No answers, just more questions ...

Debbie Laxague

[Mary Jo]

Wow Debbie......my simple question seems so small in light of your "speculative" answer! But then again I should know better than to use the word "simple" when referring to anything cancer related. "Simple" and "cancer" definitely do NOT walk hand in hand.

[sarah]

This is very much on my mind since my onc has said this is my last year for Herceptin when I'm sure I heard him originally say for life. He tried to explain to me that Cancer needs to keep growing and doubling, etc and that the Herceptin stops that and the effect is to stifle the cancer and kill it because if it can't grow, it dies.
He used a plant analogy but I think seeds can lie dormant for a long, long time.
I like the idea of a booster periodically but protocols aren't there yet.
I'm glad I have a year to get used to the idea of being without it.

[Becky]

What will be interesting in 2011 will be the long term results of 1 yr of Herceptin versus 2 yrs. Those results, if favorable, may begin trials (such as the Tamoxifen trials from decades ago) on the true length of Herceptin.
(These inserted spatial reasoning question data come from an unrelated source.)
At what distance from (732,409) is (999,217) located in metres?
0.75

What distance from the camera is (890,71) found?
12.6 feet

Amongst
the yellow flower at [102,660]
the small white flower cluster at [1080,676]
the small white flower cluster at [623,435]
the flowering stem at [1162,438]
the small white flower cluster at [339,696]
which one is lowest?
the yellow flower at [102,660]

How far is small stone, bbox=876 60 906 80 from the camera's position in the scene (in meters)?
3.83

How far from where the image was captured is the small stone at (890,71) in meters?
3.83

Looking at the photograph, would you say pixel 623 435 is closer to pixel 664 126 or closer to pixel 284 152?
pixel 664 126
I agree that the short term 1 yr vs 2 yr results could not have been dramatically different. I heard Eric Winer speak once and he alluded to this fact. However, I have a friend from a local support group who is a 26 yr bc survivor who was in the very first Tamoxifen trial. She got the one year arm so she received it for only one year. In the beginning years, there was very little difference between who got Tamoxifen 1, 2, 3 yrs etc. It was over time that that difference became dramatic (and it was the trial that concluded 5 yrs was optimal. In the 10 yrs of Tamoxifen trial it seemed 7 yrs was the best but not that much better vs 5 and the associated side effects of Tamoxifen). So, all I am saying is over time, more may be better. How much more, I don't know. Also, it may be better but associated with side effects or future detriments that none of us really know about yet. Prior to recently, the only long term Herceptin users had metastatic disease and many weren't around for years and years of follow up.
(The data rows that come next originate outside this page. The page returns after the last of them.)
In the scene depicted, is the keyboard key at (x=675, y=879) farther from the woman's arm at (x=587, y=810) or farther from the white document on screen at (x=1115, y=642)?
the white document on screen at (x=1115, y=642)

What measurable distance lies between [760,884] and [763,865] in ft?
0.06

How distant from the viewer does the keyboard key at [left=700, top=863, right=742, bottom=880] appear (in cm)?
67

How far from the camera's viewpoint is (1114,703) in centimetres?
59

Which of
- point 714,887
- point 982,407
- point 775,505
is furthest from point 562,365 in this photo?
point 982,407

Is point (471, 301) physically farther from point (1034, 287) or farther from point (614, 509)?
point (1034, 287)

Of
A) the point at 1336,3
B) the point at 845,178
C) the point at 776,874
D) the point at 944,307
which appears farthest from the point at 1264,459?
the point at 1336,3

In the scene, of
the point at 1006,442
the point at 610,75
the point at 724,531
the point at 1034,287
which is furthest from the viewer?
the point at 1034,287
Time will tell and we'll see. I did get 16 months of Herceptin (long story - had to do with getting ooph so I could be on Arimidex and then convincing my onc to give me extra Herceptin so I could be on the Herceptin/Arimidex combo a full year. Did my research based on metastatic disease and the combo results for mets was great so I figured why not?)

I too was disappointed about the 2 yr results not being published.
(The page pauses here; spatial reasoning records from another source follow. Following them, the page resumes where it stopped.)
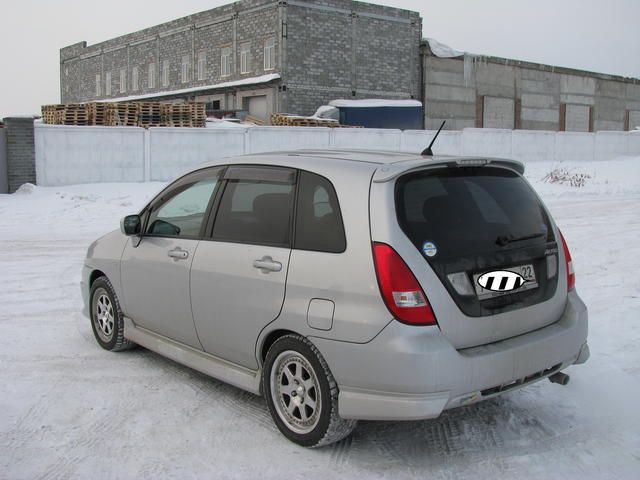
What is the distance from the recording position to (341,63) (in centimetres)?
3778

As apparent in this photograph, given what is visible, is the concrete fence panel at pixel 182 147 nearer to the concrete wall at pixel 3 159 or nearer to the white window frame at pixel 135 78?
the concrete wall at pixel 3 159

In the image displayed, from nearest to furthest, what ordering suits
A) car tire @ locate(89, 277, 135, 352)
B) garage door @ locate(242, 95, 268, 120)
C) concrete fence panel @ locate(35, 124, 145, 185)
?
1. car tire @ locate(89, 277, 135, 352)
2. concrete fence panel @ locate(35, 124, 145, 185)
3. garage door @ locate(242, 95, 268, 120)

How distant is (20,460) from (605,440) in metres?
3.34

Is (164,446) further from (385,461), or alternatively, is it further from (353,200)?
(353,200)

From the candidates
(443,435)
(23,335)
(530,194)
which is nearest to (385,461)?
(443,435)

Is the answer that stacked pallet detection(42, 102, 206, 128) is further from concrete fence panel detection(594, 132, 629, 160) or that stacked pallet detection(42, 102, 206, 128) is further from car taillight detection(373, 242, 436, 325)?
car taillight detection(373, 242, 436, 325)

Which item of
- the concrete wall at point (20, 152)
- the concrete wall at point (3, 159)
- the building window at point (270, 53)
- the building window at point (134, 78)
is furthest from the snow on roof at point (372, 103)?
the building window at point (134, 78)

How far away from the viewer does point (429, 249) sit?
365 centimetres

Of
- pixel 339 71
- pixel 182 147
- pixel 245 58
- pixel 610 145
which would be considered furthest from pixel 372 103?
pixel 182 147

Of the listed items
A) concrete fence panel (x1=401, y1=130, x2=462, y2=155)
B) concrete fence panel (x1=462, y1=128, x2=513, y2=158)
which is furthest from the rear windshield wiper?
concrete fence panel (x1=462, y1=128, x2=513, y2=158)

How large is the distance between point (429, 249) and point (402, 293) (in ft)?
0.97

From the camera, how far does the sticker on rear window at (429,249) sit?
3.63 metres

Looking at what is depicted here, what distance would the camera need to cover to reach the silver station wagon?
11.7ft

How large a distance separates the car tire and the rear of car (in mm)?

Lastly, I do want to comment that Tamox and the AIs are also considered adjuvant therapies and they are given over years. Chemo is short term but Herceptin is immunotherapy. Perhaps Tykerb could be tested differently (a Tykerb a day keeps the cancer away). Pills are easier for the patient and the whole medical community if just one pill a day (much like Tamox or an AI) could help the Her2+s out long term (just thinking out loud here).

Have a great weekend

[sarah]

a pill a day! sounds like a good idea.